Il ministro Giannini: puntare sul merito, sostegno alla scuola paritaria
“E' tempo di rimettere al centro le cose che contano, tra queste la scuola merita
un'attenzione speciale. Se non si investe su di essa difficilmente un Paese riprende
a crescere". Lo ha detto il presidente della Cei, il cardinale Angelo Bagnasco in
un'intervista a Famiglia Cristiana in vista dell'incontro del Papa col mondo
della scuola il 10 maggio. Il premier Renzi ha più volte detto di voler puntare sulla
formazione dei ragazzi per rilanciare l’Italia. Alessandro Guarasci ha intervistato
il ministro dell’Istruzione, Stefania Giannini:
R. – Siamo
partiti dall’edilizia, ma stiamo rapidamente andando ai capitoli che, dopo l’edilizia,
devono diventare principali punti di discussione e di misure concrete. Dico il primo:
abbiamo aperto un dibattito, in questi giorni, al Ministero dell'istruzione, e sarà
un’operazione molto rapida sulla scuola, per arrivare a proporre nel prossimo mese,
anche arrivando a condividere la proposta in Consiglio dei ministri, una rivisitazione
del contratto degli insegnanti, che introduca queste parole d’ordine e le misure che
ad esse devono corrispondere: valutazione, merito e premialità.
D. – Ci sarà
anche un piano a sostegno della scuola paritaria? I fondi arrivano sempre con il contagocce...
R.
– Credo che la libertà di scelta educativa sia un principio europeo fondamentale e
anche da attuare concretamente nel nostro Paese. Ricordo che c’è una legge dello Stato,
una legge del 2001, che prevede questo, ma che poi è rimasta sempre disattesa. La
scuola italiana è un sistema pubblico fatto di due gambe: uno è quello statale e l’altro
è non statale. C’è una responsabilità quindi politica del governo di dare il giusto
spazio, come prevede la legge e anche la nostra Costituzione, ad una libertà di scelta
educativa, affinché i nostri studenti trovino una qualità migliore e quella più vicina
alla sensibilità delle famiglie degli studenti.
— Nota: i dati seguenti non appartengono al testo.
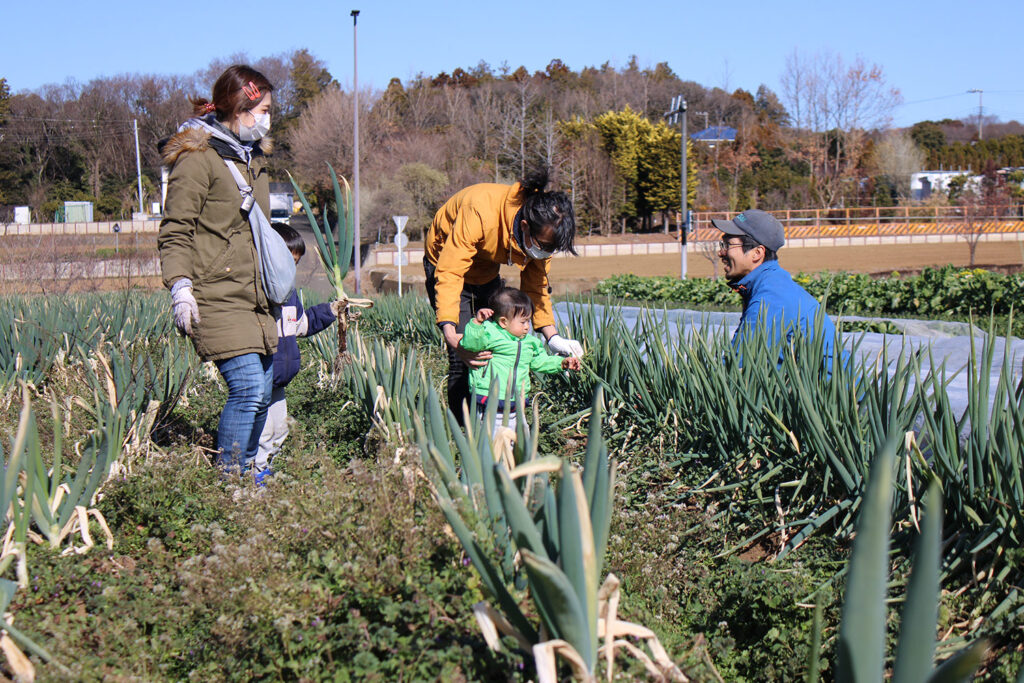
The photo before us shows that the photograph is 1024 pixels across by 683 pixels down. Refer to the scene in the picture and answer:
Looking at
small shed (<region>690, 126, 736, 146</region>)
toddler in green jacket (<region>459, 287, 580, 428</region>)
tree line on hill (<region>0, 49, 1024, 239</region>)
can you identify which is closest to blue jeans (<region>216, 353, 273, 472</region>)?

D. – E i fondi attuali sono
scarsi, sono pochi...
R. – Sono scarsi, ma non sono consolidati, non sono fondi
che rispondono ad una programmazione pluriennale. Allora, noi dobbiamo, però, esigere
da statali e non statali, da paritarie e scuole gestite dallo Stato, lo stesso livello
di qualità misurabile, valutabile e con, anche qui, una premialità corrispondente.
D. – Lei ribadisce che i testi "Invalsi" sono un punto fondamentale nella
valutazione degli insegnanti?
R. – Io ribadisco che l’Invalsi è una modalità
che non intendo assolutamente cestinare, ma che intendo mettere a sistema – cosa che
non è ancora avvenuta – e naturalmente migliorare dove si può. Ci possono e ci devono
essere altri strumenti che si accompagnano, per avere una valutazione complessiva.
E’ un lavoro che devono fare i dirigenti scolastici, è un lavoro che devono fare gli
insegnanti anche all’interno della scuola, in un processo di autovalutazione. C’è
tutto un sistema, quindi, che in altri Paesi è composto sia dalla misurazione di quanto
apprendono gli studenti sia da altri componenti.
D. – Ritiene che le famiglie
debbano essere maggiormente coinvolte in temi sensibili come la sessualità?
R.
– Credo che tutti i temi che si toccano a scuola debbano avere anche il coinvolgimento
delle famiglie. Ci sono temi – quello della sessualità è uno, ma ce ne sono altri,
come quello delle convinzioni religiose, delle sensibilità etniche – che toccano la
sensibilità molto specifica e anche molto personale dei ragazzi.
D. – Lei ribadisce
il fatto che il Ministero e il governo puntano sul tempo pieno, anche a fronte di
una scarsità di insegnanti? Per esempio alle elementari sappiamo che dovrebbero esserci
due insegnanti, ma in realtà la continuità didattica non è sempre assicurata...
R.
– Il tempo pieno non è diffuso come speravo e credevo in tutto il Paese, sapendo già
che c’erano delle differenze. Ma le differenze sono macroscopiche: a Nord un 40 per
cento di scuole ha il tempo pieno e al Sud non si arriva all’8 per cento. E allora
noi dobbiamo sicuramente ritenerlo uno dei punti determinanti dell’agenda politica.
Dobbiamo valutare, anche in un piano generale del capitolo di risorse che potremo
assegnare alla scuola nei prossimi anni, quanto sarà veramente possibile investire
per arrivare, non dico dall’8 al 40 per cento in tre anni, che sarebbe utopia, ma
sicuramente incrementare sensibilmente anche le regioni meridionali.